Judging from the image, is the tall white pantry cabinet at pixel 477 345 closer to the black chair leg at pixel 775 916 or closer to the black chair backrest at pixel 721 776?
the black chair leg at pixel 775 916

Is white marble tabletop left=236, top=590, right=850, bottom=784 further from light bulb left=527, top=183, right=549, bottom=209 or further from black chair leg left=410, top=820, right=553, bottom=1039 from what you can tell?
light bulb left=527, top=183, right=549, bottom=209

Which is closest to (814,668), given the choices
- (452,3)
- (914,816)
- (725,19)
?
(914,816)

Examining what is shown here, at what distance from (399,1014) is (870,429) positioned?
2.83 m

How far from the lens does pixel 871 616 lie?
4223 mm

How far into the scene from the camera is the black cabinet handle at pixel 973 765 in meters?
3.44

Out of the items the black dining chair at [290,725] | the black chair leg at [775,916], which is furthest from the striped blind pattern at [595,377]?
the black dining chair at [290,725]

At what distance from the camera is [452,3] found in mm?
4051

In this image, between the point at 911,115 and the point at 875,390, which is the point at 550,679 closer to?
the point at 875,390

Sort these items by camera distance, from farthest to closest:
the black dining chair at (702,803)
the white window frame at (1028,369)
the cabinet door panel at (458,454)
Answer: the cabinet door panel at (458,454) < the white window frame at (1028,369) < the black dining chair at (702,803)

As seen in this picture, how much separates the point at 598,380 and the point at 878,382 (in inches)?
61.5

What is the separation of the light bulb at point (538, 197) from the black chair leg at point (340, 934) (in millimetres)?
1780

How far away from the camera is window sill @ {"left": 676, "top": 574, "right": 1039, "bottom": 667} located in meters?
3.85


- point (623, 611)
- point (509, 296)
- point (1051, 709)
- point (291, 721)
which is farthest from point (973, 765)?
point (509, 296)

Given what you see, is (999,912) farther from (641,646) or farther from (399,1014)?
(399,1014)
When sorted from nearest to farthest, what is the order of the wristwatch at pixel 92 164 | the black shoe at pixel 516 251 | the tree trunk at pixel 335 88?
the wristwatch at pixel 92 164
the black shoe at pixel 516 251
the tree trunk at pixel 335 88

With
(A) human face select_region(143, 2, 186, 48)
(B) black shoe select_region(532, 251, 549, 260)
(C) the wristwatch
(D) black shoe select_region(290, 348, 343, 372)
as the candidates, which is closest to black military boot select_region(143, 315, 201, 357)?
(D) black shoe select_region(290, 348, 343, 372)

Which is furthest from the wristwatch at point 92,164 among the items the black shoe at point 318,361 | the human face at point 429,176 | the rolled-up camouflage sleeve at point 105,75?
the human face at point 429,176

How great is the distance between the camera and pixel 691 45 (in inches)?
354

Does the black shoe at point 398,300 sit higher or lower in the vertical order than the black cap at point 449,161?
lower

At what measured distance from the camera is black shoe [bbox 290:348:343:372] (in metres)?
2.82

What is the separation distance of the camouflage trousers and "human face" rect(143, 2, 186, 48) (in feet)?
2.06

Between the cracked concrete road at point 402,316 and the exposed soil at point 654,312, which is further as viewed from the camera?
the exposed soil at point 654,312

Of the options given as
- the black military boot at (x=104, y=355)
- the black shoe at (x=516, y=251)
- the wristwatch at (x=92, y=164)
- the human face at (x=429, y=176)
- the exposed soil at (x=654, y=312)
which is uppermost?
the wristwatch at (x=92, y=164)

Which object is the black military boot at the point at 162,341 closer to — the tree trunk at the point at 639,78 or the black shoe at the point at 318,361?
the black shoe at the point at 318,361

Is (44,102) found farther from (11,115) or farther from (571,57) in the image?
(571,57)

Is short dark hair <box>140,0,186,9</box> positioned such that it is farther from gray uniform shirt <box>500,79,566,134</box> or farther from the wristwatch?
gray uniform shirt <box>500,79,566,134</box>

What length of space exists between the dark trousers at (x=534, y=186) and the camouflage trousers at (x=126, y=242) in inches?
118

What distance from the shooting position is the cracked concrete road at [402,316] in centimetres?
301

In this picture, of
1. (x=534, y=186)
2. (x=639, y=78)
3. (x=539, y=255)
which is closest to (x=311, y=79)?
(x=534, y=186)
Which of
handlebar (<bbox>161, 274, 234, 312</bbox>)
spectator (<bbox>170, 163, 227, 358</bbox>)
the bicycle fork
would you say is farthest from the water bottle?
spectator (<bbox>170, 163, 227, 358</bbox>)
•••
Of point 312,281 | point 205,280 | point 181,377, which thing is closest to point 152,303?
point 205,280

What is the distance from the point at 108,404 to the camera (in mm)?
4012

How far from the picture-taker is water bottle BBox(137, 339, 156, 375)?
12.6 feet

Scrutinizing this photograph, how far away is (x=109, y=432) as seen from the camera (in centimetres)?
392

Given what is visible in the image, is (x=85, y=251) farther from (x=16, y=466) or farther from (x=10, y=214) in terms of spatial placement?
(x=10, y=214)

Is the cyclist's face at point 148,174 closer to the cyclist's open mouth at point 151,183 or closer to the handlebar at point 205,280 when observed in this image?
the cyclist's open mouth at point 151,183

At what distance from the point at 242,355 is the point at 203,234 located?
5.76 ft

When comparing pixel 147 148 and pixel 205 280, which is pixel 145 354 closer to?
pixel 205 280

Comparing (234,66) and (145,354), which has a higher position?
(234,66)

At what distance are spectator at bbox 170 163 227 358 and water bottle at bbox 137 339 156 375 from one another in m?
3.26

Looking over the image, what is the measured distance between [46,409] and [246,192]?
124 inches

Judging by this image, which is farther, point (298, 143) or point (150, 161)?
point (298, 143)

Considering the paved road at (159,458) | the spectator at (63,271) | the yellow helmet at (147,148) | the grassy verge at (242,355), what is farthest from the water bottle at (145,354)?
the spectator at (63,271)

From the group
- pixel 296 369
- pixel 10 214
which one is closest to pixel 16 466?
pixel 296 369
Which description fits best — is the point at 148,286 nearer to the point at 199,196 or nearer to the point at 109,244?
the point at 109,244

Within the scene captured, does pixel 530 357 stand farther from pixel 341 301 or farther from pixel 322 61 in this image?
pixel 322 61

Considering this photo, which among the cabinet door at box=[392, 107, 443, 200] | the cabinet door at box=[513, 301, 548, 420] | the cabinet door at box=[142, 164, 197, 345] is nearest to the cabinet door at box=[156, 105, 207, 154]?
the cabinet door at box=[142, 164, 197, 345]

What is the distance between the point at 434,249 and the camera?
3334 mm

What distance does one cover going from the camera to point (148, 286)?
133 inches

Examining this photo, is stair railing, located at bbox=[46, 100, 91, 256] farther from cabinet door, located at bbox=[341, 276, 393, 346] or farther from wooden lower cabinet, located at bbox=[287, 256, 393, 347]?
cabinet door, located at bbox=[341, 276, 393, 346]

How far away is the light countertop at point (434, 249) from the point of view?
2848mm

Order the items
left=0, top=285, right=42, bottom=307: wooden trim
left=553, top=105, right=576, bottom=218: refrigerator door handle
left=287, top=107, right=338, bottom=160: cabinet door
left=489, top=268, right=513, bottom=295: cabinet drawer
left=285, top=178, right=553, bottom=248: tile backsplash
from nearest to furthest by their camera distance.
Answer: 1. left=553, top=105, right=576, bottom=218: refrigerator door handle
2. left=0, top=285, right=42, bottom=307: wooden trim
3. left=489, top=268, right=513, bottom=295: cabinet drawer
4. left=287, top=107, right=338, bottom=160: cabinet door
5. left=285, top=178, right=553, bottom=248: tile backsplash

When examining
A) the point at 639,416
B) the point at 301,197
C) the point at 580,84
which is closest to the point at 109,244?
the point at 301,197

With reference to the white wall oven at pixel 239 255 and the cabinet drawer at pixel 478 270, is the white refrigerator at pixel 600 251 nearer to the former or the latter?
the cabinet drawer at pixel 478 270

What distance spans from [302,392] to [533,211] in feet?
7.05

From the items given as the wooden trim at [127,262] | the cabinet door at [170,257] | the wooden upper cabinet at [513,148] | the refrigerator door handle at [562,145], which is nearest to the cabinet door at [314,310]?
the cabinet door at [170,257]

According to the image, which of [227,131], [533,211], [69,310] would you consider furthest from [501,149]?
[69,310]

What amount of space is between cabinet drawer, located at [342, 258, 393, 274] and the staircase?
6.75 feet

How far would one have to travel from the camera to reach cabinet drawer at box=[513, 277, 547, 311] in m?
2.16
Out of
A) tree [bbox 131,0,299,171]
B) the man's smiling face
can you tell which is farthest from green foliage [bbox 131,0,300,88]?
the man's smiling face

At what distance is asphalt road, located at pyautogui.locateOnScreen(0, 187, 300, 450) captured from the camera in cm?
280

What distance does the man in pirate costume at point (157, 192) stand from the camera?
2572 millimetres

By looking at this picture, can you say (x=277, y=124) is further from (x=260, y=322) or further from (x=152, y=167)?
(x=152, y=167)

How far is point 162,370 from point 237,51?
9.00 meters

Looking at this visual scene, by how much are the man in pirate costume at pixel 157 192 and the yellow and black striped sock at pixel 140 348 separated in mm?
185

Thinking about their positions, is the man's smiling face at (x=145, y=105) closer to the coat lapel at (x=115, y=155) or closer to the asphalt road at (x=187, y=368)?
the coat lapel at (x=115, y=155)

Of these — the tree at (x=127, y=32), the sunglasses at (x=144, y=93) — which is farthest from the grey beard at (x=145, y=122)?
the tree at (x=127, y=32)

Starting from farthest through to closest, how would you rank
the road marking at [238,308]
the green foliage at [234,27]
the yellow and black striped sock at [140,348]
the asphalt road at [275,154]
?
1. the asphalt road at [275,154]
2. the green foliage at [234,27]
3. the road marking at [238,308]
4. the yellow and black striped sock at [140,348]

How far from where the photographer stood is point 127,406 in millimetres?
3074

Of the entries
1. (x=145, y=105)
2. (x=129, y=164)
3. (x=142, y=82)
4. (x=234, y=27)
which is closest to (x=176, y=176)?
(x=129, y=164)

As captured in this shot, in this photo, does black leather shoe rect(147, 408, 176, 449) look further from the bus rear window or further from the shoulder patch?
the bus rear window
•••
- [Exercise objective]: Copy the lines from the one with "Starting from farthest" through the one with "1. the asphalt road at [275,154]", changing "striped sock" to "patterned sock" and keeping everything else the same.

- [Task result]:
Starting from farthest through to closest, how would you rank
the road marking at [238,308]
the green foliage at [234,27]
the yellow and black patterned sock at [140,348]
the asphalt road at [275,154]
?
1. the asphalt road at [275,154]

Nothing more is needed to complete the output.